The Not-So-New Antitrust Enviornment for Consolidation in the Defense Industry: The Martin Marietta-Lockheed Merger

Monday, January 1st, 1996 at 12:00 am by Mark Shwartz
Mark Shwartz, The Not-So-New Antitrust Enviornment for Consolidation in the Defense Industry: The Martin Marietta-Lockheed Merger, 1996 Colum. Bus. L. Rev. 329

The defense industry is in the midst of a restructuring of enormous and unprecedented proportions. From a peak in 1986, the procurement budget has shrunk in real terms by more than 68% to today’s level of less than $50 billion. One result of this shrinkage is a dramatic number of mergers and joint ventures. Seventy-five percent or more of the current defense contractors are expected to merge with another firm or exit the business by the year 2000. Consequently, the number, size and regulatory scrutiny of mergers and other consolidating transactions within the defense industry will clearly grow. The regulatory responsibility for reviewing mergers for possible violation of federal antitrust laws belongs principally to the Department of Justice (DoJ) and the Federal Trade Commission (FTC) — collectively, the “enforcement agencies.” From 1979 to 1994, the enforcement agencies approved more than 300 defense industry mergers.

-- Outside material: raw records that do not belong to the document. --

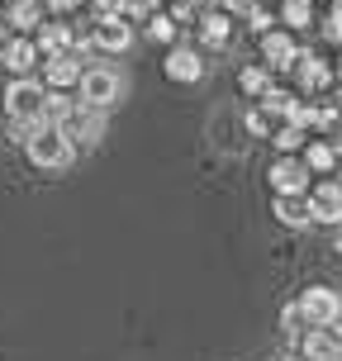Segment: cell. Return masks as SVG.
I'll use <instances>...</instances> for the list:
<instances>
[{
  "label": "cell",
  "mask_w": 342,
  "mask_h": 361,
  "mask_svg": "<svg viewBox=\"0 0 342 361\" xmlns=\"http://www.w3.org/2000/svg\"><path fill=\"white\" fill-rule=\"evenodd\" d=\"M333 76H342V62H338V72H333Z\"/></svg>",
  "instance_id": "obj_34"
},
{
  "label": "cell",
  "mask_w": 342,
  "mask_h": 361,
  "mask_svg": "<svg viewBox=\"0 0 342 361\" xmlns=\"http://www.w3.org/2000/svg\"><path fill=\"white\" fill-rule=\"evenodd\" d=\"M295 309H300V319L309 324H333V319H342V295L328 286H309L300 300H295Z\"/></svg>",
  "instance_id": "obj_6"
},
{
  "label": "cell",
  "mask_w": 342,
  "mask_h": 361,
  "mask_svg": "<svg viewBox=\"0 0 342 361\" xmlns=\"http://www.w3.org/2000/svg\"><path fill=\"white\" fill-rule=\"evenodd\" d=\"M81 0H48V10H57V15H72Z\"/></svg>",
  "instance_id": "obj_31"
},
{
  "label": "cell",
  "mask_w": 342,
  "mask_h": 361,
  "mask_svg": "<svg viewBox=\"0 0 342 361\" xmlns=\"http://www.w3.org/2000/svg\"><path fill=\"white\" fill-rule=\"evenodd\" d=\"M72 105L76 100H67V95H62V90H48V95H43V124H67V114H72Z\"/></svg>",
  "instance_id": "obj_19"
},
{
  "label": "cell",
  "mask_w": 342,
  "mask_h": 361,
  "mask_svg": "<svg viewBox=\"0 0 342 361\" xmlns=\"http://www.w3.org/2000/svg\"><path fill=\"white\" fill-rule=\"evenodd\" d=\"M200 38L209 43V48H228V38H233V24H228V15L224 10H209V15H200Z\"/></svg>",
  "instance_id": "obj_15"
},
{
  "label": "cell",
  "mask_w": 342,
  "mask_h": 361,
  "mask_svg": "<svg viewBox=\"0 0 342 361\" xmlns=\"http://www.w3.org/2000/svg\"><path fill=\"white\" fill-rule=\"evenodd\" d=\"M0 48H5V29H0Z\"/></svg>",
  "instance_id": "obj_33"
},
{
  "label": "cell",
  "mask_w": 342,
  "mask_h": 361,
  "mask_svg": "<svg viewBox=\"0 0 342 361\" xmlns=\"http://www.w3.org/2000/svg\"><path fill=\"white\" fill-rule=\"evenodd\" d=\"M176 34H181V24L171 15H157V10L147 15V38H152V43H171Z\"/></svg>",
  "instance_id": "obj_22"
},
{
  "label": "cell",
  "mask_w": 342,
  "mask_h": 361,
  "mask_svg": "<svg viewBox=\"0 0 342 361\" xmlns=\"http://www.w3.org/2000/svg\"><path fill=\"white\" fill-rule=\"evenodd\" d=\"M300 162H305L314 176H328V171L338 166V147H333V143H314V138H309V147H305V157H300Z\"/></svg>",
  "instance_id": "obj_17"
},
{
  "label": "cell",
  "mask_w": 342,
  "mask_h": 361,
  "mask_svg": "<svg viewBox=\"0 0 342 361\" xmlns=\"http://www.w3.org/2000/svg\"><path fill=\"white\" fill-rule=\"evenodd\" d=\"M295 67H300V86L305 90H328V81H333V67L328 62H319V57H295Z\"/></svg>",
  "instance_id": "obj_16"
},
{
  "label": "cell",
  "mask_w": 342,
  "mask_h": 361,
  "mask_svg": "<svg viewBox=\"0 0 342 361\" xmlns=\"http://www.w3.org/2000/svg\"><path fill=\"white\" fill-rule=\"evenodd\" d=\"M262 57H267L271 72H290V67H295V57H300V48H295V38H290V34L267 29V34H262Z\"/></svg>",
  "instance_id": "obj_11"
},
{
  "label": "cell",
  "mask_w": 342,
  "mask_h": 361,
  "mask_svg": "<svg viewBox=\"0 0 342 361\" xmlns=\"http://www.w3.org/2000/svg\"><path fill=\"white\" fill-rule=\"evenodd\" d=\"M328 38H338V43H342V5L328 15Z\"/></svg>",
  "instance_id": "obj_29"
},
{
  "label": "cell",
  "mask_w": 342,
  "mask_h": 361,
  "mask_svg": "<svg viewBox=\"0 0 342 361\" xmlns=\"http://www.w3.org/2000/svg\"><path fill=\"white\" fill-rule=\"evenodd\" d=\"M338 252H342V233H338Z\"/></svg>",
  "instance_id": "obj_35"
},
{
  "label": "cell",
  "mask_w": 342,
  "mask_h": 361,
  "mask_svg": "<svg viewBox=\"0 0 342 361\" xmlns=\"http://www.w3.org/2000/svg\"><path fill=\"white\" fill-rule=\"evenodd\" d=\"M300 357L305 361H342V319H333V324H309L300 333Z\"/></svg>",
  "instance_id": "obj_4"
},
{
  "label": "cell",
  "mask_w": 342,
  "mask_h": 361,
  "mask_svg": "<svg viewBox=\"0 0 342 361\" xmlns=\"http://www.w3.org/2000/svg\"><path fill=\"white\" fill-rule=\"evenodd\" d=\"M43 95H48V86H38L34 76H15V81L5 86V114H10V124H15L19 143H24V133L34 124H43Z\"/></svg>",
  "instance_id": "obj_2"
},
{
  "label": "cell",
  "mask_w": 342,
  "mask_h": 361,
  "mask_svg": "<svg viewBox=\"0 0 342 361\" xmlns=\"http://www.w3.org/2000/svg\"><path fill=\"white\" fill-rule=\"evenodd\" d=\"M248 128H252L257 138H271V114L267 109H252V114H248Z\"/></svg>",
  "instance_id": "obj_27"
},
{
  "label": "cell",
  "mask_w": 342,
  "mask_h": 361,
  "mask_svg": "<svg viewBox=\"0 0 342 361\" xmlns=\"http://www.w3.org/2000/svg\"><path fill=\"white\" fill-rule=\"evenodd\" d=\"M271 143H276V152H300L305 147V124H281L271 133Z\"/></svg>",
  "instance_id": "obj_21"
},
{
  "label": "cell",
  "mask_w": 342,
  "mask_h": 361,
  "mask_svg": "<svg viewBox=\"0 0 342 361\" xmlns=\"http://www.w3.org/2000/svg\"><path fill=\"white\" fill-rule=\"evenodd\" d=\"M62 133H67L72 143H81V147H95L100 138H105V109H95V105H72V114H67Z\"/></svg>",
  "instance_id": "obj_7"
},
{
  "label": "cell",
  "mask_w": 342,
  "mask_h": 361,
  "mask_svg": "<svg viewBox=\"0 0 342 361\" xmlns=\"http://www.w3.org/2000/svg\"><path fill=\"white\" fill-rule=\"evenodd\" d=\"M243 90H248V95H262V90H271V67H267V62L243 72Z\"/></svg>",
  "instance_id": "obj_23"
},
{
  "label": "cell",
  "mask_w": 342,
  "mask_h": 361,
  "mask_svg": "<svg viewBox=\"0 0 342 361\" xmlns=\"http://www.w3.org/2000/svg\"><path fill=\"white\" fill-rule=\"evenodd\" d=\"M281 333H286V338H300V333H305V319H300V309H295V305L281 309Z\"/></svg>",
  "instance_id": "obj_25"
},
{
  "label": "cell",
  "mask_w": 342,
  "mask_h": 361,
  "mask_svg": "<svg viewBox=\"0 0 342 361\" xmlns=\"http://www.w3.org/2000/svg\"><path fill=\"white\" fill-rule=\"evenodd\" d=\"M248 19H252V29H257V34H267V29H271V15L262 10V5H252V10H248Z\"/></svg>",
  "instance_id": "obj_28"
},
{
  "label": "cell",
  "mask_w": 342,
  "mask_h": 361,
  "mask_svg": "<svg viewBox=\"0 0 342 361\" xmlns=\"http://www.w3.org/2000/svg\"><path fill=\"white\" fill-rule=\"evenodd\" d=\"M162 67H166V76H171V81H181V86H190V81H200V76H204V62H200L195 48H171Z\"/></svg>",
  "instance_id": "obj_14"
},
{
  "label": "cell",
  "mask_w": 342,
  "mask_h": 361,
  "mask_svg": "<svg viewBox=\"0 0 342 361\" xmlns=\"http://www.w3.org/2000/svg\"><path fill=\"white\" fill-rule=\"evenodd\" d=\"M257 0H224V10H233V15H248Z\"/></svg>",
  "instance_id": "obj_30"
},
{
  "label": "cell",
  "mask_w": 342,
  "mask_h": 361,
  "mask_svg": "<svg viewBox=\"0 0 342 361\" xmlns=\"http://www.w3.org/2000/svg\"><path fill=\"white\" fill-rule=\"evenodd\" d=\"M43 72H48V90H67L81 81V53H72V48H62V53H53L48 62H43Z\"/></svg>",
  "instance_id": "obj_9"
},
{
  "label": "cell",
  "mask_w": 342,
  "mask_h": 361,
  "mask_svg": "<svg viewBox=\"0 0 342 361\" xmlns=\"http://www.w3.org/2000/svg\"><path fill=\"white\" fill-rule=\"evenodd\" d=\"M309 19H314V5H309V0H286V24L290 29H305Z\"/></svg>",
  "instance_id": "obj_24"
},
{
  "label": "cell",
  "mask_w": 342,
  "mask_h": 361,
  "mask_svg": "<svg viewBox=\"0 0 342 361\" xmlns=\"http://www.w3.org/2000/svg\"><path fill=\"white\" fill-rule=\"evenodd\" d=\"M34 43H38V57H53V53L67 48V29H62V24H43Z\"/></svg>",
  "instance_id": "obj_20"
},
{
  "label": "cell",
  "mask_w": 342,
  "mask_h": 361,
  "mask_svg": "<svg viewBox=\"0 0 342 361\" xmlns=\"http://www.w3.org/2000/svg\"><path fill=\"white\" fill-rule=\"evenodd\" d=\"M76 86H81V105L109 109V105H119V95H124V76L114 67H86Z\"/></svg>",
  "instance_id": "obj_3"
},
{
  "label": "cell",
  "mask_w": 342,
  "mask_h": 361,
  "mask_svg": "<svg viewBox=\"0 0 342 361\" xmlns=\"http://www.w3.org/2000/svg\"><path fill=\"white\" fill-rule=\"evenodd\" d=\"M333 147H338V157H342V133H338V143H333Z\"/></svg>",
  "instance_id": "obj_32"
},
{
  "label": "cell",
  "mask_w": 342,
  "mask_h": 361,
  "mask_svg": "<svg viewBox=\"0 0 342 361\" xmlns=\"http://www.w3.org/2000/svg\"><path fill=\"white\" fill-rule=\"evenodd\" d=\"M10 24H15L19 34H34L38 24H43V5L38 0H15L10 5Z\"/></svg>",
  "instance_id": "obj_18"
},
{
  "label": "cell",
  "mask_w": 342,
  "mask_h": 361,
  "mask_svg": "<svg viewBox=\"0 0 342 361\" xmlns=\"http://www.w3.org/2000/svg\"><path fill=\"white\" fill-rule=\"evenodd\" d=\"M309 214L319 219V224H342V185L338 180H319V185H309Z\"/></svg>",
  "instance_id": "obj_8"
},
{
  "label": "cell",
  "mask_w": 342,
  "mask_h": 361,
  "mask_svg": "<svg viewBox=\"0 0 342 361\" xmlns=\"http://www.w3.org/2000/svg\"><path fill=\"white\" fill-rule=\"evenodd\" d=\"M271 190H309V166L295 152H281L271 162Z\"/></svg>",
  "instance_id": "obj_10"
},
{
  "label": "cell",
  "mask_w": 342,
  "mask_h": 361,
  "mask_svg": "<svg viewBox=\"0 0 342 361\" xmlns=\"http://www.w3.org/2000/svg\"><path fill=\"white\" fill-rule=\"evenodd\" d=\"M24 152H29V162L38 171H67L76 162V143L57 124H34L24 133Z\"/></svg>",
  "instance_id": "obj_1"
},
{
  "label": "cell",
  "mask_w": 342,
  "mask_h": 361,
  "mask_svg": "<svg viewBox=\"0 0 342 361\" xmlns=\"http://www.w3.org/2000/svg\"><path fill=\"white\" fill-rule=\"evenodd\" d=\"M271 209H276V219H281V224H286V228H305L309 219V195L305 190H276V204H271Z\"/></svg>",
  "instance_id": "obj_12"
},
{
  "label": "cell",
  "mask_w": 342,
  "mask_h": 361,
  "mask_svg": "<svg viewBox=\"0 0 342 361\" xmlns=\"http://www.w3.org/2000/svg\"><path fill=\"white\" fill-rule=\"evenodd\" d=\"M90 43H95L100 53H128V48H133V24H128V15L105 10V15L95 19V29H90Z\"/></svg>",
  "instance_id": "obj_5"
},
{
  "label": "cell",
  "mask_w": 342,
  "mask_h": 361,
  "mask_svg": "<svg viewBox=\"0 0 342 361\" xmlns=\"http://www.w3.org/2000/svg\"><path fill=\"white\" fill-rule=\"evenodd\" d=\"M157 10V0H119V15H128V19H147Z\"/></svg>",
  "instance_id": "obj_26"
},
{
  "label": "cell",
  "mask_w": 342,
  "mask_h": 361,
  "mask_svg": "<svg viewBox=\"0 0 342 361\" xmlns=\"http://www.w3.org/2000/svg\"><path fill=\"white\" fill-rule=\"evenodd\" d=\"M0 62L10 67L15 76H29L38 67V43L34 38H5V48H0Z\"/></svg>",
  "instance_id": "obj_13"
}]
</instances>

The majority of these cases were deemed of little economic consequence and, therefore, did not receive substantial scrutiny by the government. In fact, only four cases have been litigated. However, as there is no public record of how many mergers were modified to accommodate anticipated concerns or actual suggestions of the antitrust enforcement agencies, the dearth of litigation does not necessarily imply that their impact has been slight. Reflecting the increase in, and significance of, consolidation throughout the defense industry, there have been more than a dozen sizable mergers and acquisitions just within the past three years. This article, by examining the Martin Marietta-Lockheed merger (the most significant case in a wave of industry-wide consolidation), provides an analysis of the current judicial and regulatory thinking about antitrust enforcement in the defense industry, recognizing the unique characteristics of the industry and the extraordinary period in the industry’s history.

Author Information

Shwartz was, from 1988 to 1993, the Principal in a consulting practice that specialized in solving management, international marketing, and investment problems in the defense industry. He previously served in a variety of roles as Special Assistant for Policy in the Office of the Secretary of Defense from 1981 to 1988.